Robo advisors are no match for humans… they just don’t have the ability to handle tough investment strategies beyond equities, mutual funds and ETFs. Or at least, that’s the theory.
Now it seems that in practice that might all be about to change.
That’s because a new partnership has been formed between Adhesion Wealth Advisor, Riskalyze and TD Ameritrade which is aimed at bringing “the industry’s first and only open-architecture digital advice platform” to life for investment advisors.
Built on Adhesion’s unified managed account systems, the product will give advisors the ability to allocate client assets to different managers from within a single account.
According to Aaron Klein, the CEO of Riskalyze, the service will assist advisors because it will help them avoid opening accounts with each asset manager. He believes that life will be improved for clients because they will simply get one statement from one account.
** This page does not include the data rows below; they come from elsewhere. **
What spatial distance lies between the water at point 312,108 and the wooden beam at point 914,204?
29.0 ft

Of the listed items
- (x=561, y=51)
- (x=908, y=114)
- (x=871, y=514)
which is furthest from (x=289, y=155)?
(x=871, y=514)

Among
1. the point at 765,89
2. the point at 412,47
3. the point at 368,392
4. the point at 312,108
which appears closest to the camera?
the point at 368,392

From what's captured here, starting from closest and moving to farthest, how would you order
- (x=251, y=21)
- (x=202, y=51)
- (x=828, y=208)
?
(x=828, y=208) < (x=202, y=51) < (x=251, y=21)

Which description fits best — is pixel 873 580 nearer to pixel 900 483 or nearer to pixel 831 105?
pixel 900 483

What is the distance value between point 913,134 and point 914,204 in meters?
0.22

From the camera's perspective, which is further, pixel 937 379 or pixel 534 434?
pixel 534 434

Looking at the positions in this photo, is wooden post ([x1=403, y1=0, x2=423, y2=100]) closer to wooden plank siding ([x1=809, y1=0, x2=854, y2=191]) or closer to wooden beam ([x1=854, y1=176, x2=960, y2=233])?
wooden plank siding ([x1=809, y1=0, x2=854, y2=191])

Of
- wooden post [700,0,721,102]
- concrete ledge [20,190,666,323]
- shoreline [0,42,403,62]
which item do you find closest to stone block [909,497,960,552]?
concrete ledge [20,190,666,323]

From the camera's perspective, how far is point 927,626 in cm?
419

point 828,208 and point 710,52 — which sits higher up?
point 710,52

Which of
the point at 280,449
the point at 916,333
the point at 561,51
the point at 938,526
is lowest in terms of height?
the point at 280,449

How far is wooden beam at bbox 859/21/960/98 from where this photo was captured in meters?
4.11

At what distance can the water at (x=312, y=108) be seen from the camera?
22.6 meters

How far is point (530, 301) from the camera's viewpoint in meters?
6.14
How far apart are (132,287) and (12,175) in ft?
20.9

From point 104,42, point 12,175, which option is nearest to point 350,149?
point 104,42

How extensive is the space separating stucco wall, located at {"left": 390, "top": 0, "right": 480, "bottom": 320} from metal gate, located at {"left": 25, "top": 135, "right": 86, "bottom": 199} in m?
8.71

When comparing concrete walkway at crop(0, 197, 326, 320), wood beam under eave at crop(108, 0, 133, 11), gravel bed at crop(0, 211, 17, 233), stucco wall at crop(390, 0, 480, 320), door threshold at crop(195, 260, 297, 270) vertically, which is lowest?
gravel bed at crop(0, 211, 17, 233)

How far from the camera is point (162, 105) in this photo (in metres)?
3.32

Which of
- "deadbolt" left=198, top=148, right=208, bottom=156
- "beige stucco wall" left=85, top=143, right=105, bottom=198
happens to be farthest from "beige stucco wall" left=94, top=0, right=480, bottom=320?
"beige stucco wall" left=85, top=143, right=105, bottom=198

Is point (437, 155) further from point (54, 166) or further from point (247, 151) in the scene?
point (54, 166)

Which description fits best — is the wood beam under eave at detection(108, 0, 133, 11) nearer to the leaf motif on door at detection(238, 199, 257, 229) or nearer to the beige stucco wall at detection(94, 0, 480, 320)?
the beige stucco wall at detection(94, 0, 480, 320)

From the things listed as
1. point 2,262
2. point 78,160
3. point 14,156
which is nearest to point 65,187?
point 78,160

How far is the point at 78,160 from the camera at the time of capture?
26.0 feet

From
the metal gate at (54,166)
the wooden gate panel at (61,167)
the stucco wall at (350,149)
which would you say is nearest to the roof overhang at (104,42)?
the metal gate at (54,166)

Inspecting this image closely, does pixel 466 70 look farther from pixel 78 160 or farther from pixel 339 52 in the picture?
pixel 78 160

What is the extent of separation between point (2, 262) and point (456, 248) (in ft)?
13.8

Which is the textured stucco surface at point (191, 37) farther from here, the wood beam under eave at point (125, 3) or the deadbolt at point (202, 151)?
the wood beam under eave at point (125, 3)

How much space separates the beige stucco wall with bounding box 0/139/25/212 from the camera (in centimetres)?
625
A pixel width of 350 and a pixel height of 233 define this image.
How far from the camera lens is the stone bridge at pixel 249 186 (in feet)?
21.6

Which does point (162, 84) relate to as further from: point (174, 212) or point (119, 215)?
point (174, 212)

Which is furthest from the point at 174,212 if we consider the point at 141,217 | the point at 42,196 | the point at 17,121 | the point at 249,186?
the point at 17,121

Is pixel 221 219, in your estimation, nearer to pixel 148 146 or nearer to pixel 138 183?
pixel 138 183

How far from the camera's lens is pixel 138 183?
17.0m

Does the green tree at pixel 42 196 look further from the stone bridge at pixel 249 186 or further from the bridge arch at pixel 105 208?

Effectively this bridges the gap with robo advisors because now it is possible to blend liquid and tactical strategies with the rest of the portfolio.
Advisors will be able to create unique allocation models that use assets from a number of ETF strategists and asset managers – including the likes of BlackRock, CLS Investments, Fortunatus, Horizon, Morningstar and Vanguard.
As such, when integrated with the program, advisors will be able to sync outside assets, open new accounts, e-sign documents and add digital risk analysis.
According to Barrett Ayers, the chief solutions officer of Adhesion, clients will get a true digital experience while enjoying the sophisticated investment strategies that are normally only available from humans.